Playing videos on the HP Mini 1000 NetBook is not a problem. I was able to play 480P HD trailers from the Apple Trailers website and it only used up about 50% of the processor. I did not try playing anything bigger because they would not fit on the screen.
Power usage on the HP Mini 1000 NetBook is very low. As you can see from the screens below, the idle usage is about 16 watts. I was able to get it to go to 20 when I applied a load to the CPU, and I even got it to go to 31 by plugging in an external DVD drive. So if you wanted to watch a movie from a DVD while running the HP Mini 1000 on a battery you can expect the battery life to be almost half.
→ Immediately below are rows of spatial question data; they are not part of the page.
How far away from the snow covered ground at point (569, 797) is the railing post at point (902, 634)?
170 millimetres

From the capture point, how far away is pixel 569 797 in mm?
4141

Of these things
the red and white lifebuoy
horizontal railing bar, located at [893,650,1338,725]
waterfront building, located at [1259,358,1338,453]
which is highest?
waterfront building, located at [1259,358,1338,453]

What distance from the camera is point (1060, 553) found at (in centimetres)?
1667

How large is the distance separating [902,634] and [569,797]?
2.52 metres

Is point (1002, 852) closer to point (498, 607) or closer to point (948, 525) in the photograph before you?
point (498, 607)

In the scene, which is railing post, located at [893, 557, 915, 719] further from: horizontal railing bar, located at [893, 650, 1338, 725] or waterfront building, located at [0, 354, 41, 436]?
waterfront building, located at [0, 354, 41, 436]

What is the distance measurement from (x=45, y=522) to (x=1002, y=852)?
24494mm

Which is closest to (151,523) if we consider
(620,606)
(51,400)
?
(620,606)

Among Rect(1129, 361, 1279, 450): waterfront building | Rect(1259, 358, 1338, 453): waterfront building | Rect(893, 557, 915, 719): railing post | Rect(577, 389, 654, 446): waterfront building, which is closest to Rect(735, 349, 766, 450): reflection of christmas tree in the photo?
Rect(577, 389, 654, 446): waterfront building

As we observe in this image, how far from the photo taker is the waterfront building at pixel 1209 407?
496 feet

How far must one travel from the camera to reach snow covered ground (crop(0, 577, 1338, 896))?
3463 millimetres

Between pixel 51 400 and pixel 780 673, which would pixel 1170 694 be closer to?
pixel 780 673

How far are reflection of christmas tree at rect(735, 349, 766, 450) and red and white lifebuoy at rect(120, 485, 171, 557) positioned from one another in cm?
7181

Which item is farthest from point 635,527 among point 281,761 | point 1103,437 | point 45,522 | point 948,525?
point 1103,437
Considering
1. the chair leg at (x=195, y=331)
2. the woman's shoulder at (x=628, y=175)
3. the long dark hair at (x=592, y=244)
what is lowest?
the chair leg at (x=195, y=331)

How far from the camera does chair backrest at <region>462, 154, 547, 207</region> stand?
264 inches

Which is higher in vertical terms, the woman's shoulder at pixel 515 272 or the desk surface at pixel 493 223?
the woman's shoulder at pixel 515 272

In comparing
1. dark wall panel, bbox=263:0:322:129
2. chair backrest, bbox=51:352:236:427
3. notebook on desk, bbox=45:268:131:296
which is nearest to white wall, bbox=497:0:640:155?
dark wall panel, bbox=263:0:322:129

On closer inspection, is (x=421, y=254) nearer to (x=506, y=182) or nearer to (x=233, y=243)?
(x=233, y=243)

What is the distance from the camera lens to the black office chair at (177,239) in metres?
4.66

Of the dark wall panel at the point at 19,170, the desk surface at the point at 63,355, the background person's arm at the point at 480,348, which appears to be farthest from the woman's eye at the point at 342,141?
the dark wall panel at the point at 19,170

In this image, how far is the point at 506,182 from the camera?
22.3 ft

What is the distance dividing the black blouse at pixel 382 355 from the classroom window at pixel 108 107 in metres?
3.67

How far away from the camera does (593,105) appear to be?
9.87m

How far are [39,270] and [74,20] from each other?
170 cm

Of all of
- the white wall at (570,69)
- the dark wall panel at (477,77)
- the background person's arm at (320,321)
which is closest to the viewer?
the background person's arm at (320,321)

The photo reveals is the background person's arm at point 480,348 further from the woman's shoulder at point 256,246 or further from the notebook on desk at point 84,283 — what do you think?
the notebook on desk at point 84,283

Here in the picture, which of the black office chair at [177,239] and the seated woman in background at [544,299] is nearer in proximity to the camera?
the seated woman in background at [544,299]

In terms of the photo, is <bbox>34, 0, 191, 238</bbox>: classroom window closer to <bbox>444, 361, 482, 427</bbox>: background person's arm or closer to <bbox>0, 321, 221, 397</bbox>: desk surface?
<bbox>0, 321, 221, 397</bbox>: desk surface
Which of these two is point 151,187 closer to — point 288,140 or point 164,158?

The HP Mini 1000 comes with a 1 year warranty which covers problems with the hardware. In addition to it being a very short warranty you have to mail in your Netbook to get service. Fortunately, HP pays for shipping both ways, but you are still without your computer for several weeks while it is being serviced. It is possible to upgrade to a 3 year warranty with accidental damage coverage, but it is going to cost you $289.99. That is more than half the cost of the machine which I think is way too expensive.
I really like the HP Mini 1000 and I think for someone who is always on the go it would be a great companion device. The keyboard and screen are small, but that is what keeps this Netbook lite and easy to carry. I am giving the HP Mini 1000 my 5 star award, this is really a great Netbook, and with a little work it could be an excellent Netbook.